Nach den Worten von Saliba geht es keineswegs in dem Vorstoß darum, ein allumfängliches Recht der Arbeitnehmer festzuschreiben, von den Chefs nach Feierabend nicht behelligt zu werden. Vielmehr gehe es um Lösungen, die auf einzelne Berufsgruppen zugeschnitten seien, sagte der Abgeordnete. Als Vorbild könnte eine Regelung dienen, die bereits in Frankreich zum Gesetz geworden ist. Demnach haben Beschäftigte grundsätzlich das Recht, außerhalb der regulären Arbeitszeiten Diensthandy und E-mail-Accounts abschalten zu können.
Saliba: Der Trend zum Homeoffice wird bleiben
Saliba ist nicht der Einzige, der festgestellt hat, dass die Pandemie die Arbeitsweise vieler Menschen fundamental geändert hat. Und nach seiner Einschätzung wird es dabei auch bleiben, wenn das Coronavirus besiegt ist: "Die Verschiebung zur Telearbeit lässt sich nicht mehr rückgängig machen." Gegenwärtig arbeitet nach seinen Worten mehr als jeder dritte Arbeitnehmer in der EU von zu Hause aus.
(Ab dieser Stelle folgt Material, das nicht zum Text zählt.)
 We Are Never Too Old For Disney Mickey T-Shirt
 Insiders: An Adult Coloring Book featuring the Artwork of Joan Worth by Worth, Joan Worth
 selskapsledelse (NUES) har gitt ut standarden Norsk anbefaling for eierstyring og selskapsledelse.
Für die gefährlichen Folgen des Homeoffice-Daseins gibt es inzwischen auch schon einen Begriff: "Bluring" - also das Verschwimmen der Grenzen zwischen Beruflichem und Privatem. Und wer nicht mehr richtig abschalten kann, kann schnell gesundheitliche Probleme bekommen. Nach Angaben der EU-Agentur Eurofound gaben auf dem Höhepunkt der ersten Corona-Welle im vergangenen April vor allem Frauen mit Kindern im Alter von unter zwölf Jahren an, dass sie Probleme mit der Aufrechterhaltung der Work-Life-Balance hätten.
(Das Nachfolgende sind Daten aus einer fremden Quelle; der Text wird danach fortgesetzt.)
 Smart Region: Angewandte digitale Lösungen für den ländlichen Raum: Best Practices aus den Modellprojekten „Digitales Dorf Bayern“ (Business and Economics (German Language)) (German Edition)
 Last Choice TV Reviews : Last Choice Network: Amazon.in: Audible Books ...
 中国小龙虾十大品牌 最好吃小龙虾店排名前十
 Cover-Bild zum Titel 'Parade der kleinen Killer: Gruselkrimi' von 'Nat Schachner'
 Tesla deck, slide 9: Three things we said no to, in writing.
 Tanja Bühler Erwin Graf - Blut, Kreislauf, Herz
Der Abgeordnete Saliba zieht daraus seinen Schluss: "Wir können nicht Millionen von europäischen Beschäftigten allein lassen, die unter den extrem schwierigen Bedingungen der Pandemie weiter ihrer Arbeit nachgehen, aber unter durch den Druck der ständigen Verfügbarkeit und die verlängerten Arbeitszeiten erschöpft sind."